• _Input data_
-- BEGIN --

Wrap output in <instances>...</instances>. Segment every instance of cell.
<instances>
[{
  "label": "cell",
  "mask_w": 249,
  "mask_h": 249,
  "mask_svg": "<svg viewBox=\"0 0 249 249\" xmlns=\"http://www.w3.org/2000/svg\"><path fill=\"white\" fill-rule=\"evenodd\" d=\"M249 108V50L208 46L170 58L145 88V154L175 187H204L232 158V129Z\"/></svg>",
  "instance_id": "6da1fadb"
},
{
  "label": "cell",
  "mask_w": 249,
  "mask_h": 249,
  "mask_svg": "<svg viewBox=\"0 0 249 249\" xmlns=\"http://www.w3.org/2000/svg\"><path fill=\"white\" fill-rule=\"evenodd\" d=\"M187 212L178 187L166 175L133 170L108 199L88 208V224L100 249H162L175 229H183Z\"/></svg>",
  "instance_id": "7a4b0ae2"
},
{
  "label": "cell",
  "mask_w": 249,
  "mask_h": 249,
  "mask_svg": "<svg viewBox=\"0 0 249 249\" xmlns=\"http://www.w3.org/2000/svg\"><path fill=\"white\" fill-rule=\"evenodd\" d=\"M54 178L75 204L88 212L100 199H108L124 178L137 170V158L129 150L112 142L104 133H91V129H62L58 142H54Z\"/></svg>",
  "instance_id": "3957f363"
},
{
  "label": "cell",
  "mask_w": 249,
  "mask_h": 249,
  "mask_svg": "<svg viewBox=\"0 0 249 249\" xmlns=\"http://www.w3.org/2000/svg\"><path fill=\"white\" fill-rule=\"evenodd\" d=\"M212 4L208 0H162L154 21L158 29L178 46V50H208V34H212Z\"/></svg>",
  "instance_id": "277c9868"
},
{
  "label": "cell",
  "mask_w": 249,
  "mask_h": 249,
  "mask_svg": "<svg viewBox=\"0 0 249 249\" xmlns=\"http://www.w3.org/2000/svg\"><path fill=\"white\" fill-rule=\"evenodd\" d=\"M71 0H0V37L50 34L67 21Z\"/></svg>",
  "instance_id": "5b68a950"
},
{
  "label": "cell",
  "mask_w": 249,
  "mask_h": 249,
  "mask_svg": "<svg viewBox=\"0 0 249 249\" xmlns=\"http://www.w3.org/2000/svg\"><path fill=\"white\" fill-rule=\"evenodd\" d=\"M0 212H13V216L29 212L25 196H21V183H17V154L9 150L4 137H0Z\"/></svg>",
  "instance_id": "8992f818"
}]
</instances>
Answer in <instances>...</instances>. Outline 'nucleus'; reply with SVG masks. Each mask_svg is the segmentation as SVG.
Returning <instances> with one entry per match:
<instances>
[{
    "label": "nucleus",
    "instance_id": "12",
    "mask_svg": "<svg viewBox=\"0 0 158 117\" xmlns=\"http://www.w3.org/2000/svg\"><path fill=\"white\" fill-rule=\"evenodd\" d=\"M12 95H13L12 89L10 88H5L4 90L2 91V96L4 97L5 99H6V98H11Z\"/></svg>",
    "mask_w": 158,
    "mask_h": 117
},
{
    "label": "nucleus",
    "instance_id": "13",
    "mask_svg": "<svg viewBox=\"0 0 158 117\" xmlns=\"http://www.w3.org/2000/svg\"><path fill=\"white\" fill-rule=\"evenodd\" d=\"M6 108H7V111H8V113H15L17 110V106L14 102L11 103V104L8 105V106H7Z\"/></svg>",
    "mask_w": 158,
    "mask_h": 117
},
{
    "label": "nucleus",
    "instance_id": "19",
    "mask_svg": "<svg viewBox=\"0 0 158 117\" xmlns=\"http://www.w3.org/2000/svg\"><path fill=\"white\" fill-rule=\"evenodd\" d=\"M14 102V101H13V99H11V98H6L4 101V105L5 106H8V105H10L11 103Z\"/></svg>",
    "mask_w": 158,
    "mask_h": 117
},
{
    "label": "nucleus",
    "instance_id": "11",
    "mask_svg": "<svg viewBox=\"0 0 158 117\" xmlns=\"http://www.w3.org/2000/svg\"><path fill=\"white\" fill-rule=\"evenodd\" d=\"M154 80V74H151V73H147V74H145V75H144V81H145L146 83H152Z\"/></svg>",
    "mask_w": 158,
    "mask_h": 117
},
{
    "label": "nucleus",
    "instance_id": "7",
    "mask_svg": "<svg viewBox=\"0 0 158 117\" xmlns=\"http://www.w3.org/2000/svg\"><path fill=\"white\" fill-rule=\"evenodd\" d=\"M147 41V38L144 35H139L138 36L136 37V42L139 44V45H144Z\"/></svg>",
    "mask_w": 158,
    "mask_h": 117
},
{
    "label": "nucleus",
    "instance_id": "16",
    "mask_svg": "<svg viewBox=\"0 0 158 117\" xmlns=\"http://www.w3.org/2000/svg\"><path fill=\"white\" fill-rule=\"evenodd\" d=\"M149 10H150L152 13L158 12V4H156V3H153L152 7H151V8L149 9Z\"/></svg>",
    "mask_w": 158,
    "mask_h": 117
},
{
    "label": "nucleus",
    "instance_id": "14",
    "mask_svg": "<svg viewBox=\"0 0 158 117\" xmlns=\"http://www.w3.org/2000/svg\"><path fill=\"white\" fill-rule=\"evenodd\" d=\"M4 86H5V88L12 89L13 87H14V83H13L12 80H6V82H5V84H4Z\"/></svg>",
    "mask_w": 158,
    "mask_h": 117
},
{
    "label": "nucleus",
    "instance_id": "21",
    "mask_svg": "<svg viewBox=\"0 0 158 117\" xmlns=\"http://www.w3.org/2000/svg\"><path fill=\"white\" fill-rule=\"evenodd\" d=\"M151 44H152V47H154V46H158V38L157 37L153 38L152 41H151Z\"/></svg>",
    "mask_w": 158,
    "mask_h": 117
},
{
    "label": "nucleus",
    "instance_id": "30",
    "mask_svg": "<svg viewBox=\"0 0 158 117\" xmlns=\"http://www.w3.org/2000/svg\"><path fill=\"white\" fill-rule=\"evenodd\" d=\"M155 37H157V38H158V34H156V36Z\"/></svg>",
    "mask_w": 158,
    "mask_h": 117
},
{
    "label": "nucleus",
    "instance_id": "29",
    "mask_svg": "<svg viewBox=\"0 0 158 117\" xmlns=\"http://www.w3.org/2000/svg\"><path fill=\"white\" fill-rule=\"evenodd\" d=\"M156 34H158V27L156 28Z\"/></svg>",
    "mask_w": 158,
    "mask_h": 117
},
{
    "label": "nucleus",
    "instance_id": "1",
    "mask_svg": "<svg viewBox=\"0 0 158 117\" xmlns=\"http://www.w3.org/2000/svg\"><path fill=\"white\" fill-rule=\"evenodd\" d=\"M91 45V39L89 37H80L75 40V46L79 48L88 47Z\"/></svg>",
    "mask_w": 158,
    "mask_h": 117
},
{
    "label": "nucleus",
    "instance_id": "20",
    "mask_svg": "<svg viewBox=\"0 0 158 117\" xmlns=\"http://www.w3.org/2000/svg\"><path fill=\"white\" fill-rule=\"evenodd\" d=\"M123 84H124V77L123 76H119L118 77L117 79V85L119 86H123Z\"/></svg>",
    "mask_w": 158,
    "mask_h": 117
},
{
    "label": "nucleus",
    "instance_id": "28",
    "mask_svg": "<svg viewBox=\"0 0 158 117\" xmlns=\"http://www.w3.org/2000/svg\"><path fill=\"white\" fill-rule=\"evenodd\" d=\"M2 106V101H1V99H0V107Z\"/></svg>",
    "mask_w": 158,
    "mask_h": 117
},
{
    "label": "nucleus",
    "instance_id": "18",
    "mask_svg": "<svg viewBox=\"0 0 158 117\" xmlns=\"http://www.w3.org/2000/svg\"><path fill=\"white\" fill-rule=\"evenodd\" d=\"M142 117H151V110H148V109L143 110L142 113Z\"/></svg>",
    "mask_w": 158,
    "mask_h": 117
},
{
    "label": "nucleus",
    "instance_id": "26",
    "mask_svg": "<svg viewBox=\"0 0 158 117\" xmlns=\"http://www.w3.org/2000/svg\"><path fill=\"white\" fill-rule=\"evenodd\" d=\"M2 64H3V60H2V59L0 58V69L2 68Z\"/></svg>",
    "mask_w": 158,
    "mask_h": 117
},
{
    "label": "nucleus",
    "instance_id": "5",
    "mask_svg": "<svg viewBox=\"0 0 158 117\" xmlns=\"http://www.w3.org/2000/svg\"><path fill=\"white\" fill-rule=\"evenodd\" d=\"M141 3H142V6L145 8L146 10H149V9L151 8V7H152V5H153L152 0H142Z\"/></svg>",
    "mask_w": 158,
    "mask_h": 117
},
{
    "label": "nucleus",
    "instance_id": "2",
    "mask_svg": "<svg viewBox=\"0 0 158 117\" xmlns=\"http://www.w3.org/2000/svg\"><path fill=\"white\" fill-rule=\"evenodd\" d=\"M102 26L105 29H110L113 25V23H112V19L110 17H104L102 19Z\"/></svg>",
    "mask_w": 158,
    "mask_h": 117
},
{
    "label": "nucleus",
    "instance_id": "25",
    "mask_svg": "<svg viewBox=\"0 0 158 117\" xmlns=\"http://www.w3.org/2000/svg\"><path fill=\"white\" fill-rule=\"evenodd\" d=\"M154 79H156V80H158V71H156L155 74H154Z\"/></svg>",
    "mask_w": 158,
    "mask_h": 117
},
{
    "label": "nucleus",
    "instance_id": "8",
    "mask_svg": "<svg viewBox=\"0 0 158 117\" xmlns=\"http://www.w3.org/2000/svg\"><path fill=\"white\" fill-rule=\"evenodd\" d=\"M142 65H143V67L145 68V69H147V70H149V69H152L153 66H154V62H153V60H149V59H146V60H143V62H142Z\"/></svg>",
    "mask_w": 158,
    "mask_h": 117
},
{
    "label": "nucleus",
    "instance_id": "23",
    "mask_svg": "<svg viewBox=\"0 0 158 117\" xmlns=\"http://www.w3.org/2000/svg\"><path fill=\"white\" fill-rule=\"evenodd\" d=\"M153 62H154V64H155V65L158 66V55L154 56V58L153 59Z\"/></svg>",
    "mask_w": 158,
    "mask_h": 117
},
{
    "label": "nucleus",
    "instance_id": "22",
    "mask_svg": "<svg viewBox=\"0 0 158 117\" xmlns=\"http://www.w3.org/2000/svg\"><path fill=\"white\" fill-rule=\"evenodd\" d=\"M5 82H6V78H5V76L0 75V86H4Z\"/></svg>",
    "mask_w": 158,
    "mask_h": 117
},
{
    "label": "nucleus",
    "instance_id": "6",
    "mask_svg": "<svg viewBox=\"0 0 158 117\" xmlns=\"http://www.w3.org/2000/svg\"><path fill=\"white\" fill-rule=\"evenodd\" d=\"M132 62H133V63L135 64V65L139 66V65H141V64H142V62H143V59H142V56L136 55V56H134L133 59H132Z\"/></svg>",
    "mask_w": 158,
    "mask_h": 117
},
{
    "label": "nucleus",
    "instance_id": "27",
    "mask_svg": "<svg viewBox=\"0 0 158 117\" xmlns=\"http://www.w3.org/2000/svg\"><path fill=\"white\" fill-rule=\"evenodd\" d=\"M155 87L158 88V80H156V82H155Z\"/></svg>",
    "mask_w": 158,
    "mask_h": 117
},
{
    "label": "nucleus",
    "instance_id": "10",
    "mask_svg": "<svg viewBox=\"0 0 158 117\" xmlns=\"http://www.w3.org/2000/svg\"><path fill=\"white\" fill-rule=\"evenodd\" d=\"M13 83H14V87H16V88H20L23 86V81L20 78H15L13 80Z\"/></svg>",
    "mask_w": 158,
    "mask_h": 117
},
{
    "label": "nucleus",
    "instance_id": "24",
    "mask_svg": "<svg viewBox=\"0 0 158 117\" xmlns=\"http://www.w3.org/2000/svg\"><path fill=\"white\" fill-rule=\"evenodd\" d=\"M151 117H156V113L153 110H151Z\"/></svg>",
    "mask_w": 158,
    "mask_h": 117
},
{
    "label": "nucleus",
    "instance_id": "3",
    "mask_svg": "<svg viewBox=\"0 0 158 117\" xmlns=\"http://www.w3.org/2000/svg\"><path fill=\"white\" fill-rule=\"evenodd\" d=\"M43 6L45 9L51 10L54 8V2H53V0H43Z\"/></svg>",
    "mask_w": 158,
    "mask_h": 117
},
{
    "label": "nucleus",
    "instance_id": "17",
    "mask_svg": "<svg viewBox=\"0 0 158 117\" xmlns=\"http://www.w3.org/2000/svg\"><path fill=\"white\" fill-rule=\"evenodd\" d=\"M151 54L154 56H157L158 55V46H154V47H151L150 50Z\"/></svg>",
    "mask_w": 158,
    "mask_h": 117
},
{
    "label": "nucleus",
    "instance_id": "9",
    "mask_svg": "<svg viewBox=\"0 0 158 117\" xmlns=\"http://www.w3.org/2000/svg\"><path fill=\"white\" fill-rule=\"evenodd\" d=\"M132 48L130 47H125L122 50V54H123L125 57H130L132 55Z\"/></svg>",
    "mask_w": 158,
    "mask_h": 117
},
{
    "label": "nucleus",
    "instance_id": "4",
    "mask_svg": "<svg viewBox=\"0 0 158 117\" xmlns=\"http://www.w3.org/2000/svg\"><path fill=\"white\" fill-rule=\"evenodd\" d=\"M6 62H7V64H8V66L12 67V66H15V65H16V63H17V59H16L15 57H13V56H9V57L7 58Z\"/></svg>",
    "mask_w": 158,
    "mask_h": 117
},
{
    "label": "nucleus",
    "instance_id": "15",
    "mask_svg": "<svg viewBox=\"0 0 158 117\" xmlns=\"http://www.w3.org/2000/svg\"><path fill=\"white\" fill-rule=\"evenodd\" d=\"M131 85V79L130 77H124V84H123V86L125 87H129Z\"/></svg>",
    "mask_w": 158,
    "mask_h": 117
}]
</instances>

-- END --
-- BEGIN --

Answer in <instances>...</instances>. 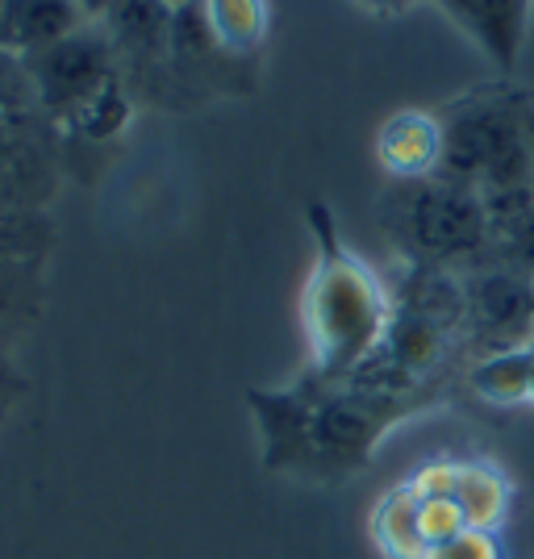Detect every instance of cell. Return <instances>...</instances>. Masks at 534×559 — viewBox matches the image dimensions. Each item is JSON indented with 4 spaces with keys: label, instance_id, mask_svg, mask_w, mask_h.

-- END --

• _Short exercise_
Put the lines of the listing above into a numbered list, starting at the line that contains "Wrap output in" and ending at the line that contains "212L178 187L166 175L133", both included. Leave out any blank lines.

• _Task response_
1. Wrap output in <instances>...</instances>. Segment every instance of cell.
2. <instances>
3. [{
4.   "label": "cell",
5.   "mask_w": 249,
6.   "mask_h": 249,
7.   "mask_svg": "<svg viewBox=\"0 0 249 249\" xmlns=\"http://www.w3.org/2000/svg\"><path fill=\"white\" fill-rule=\"evenodd\" d=\"M249 108V50L208 46L170 58L145 88V154L175 187H204L232 158V129Z\"/></svg>",
8.   "instance_id": "6da1fadb"
9. },
10. {
11.   "label": "cell",
12.   "mask_w": 249,
13.   "mask_h": 249,
14.   "mask_svg": "<svg viewBox=\"0 0 249 249\" xmlns=\"http://www.w3.org/2000/svg\"><path fill=\"white\" fill-rule=\"evenodd\" d=\"M187 212L178 187L166 175L133 170L108 199L88 208V224L100 249H162L175 229H183Z\"/></svg>",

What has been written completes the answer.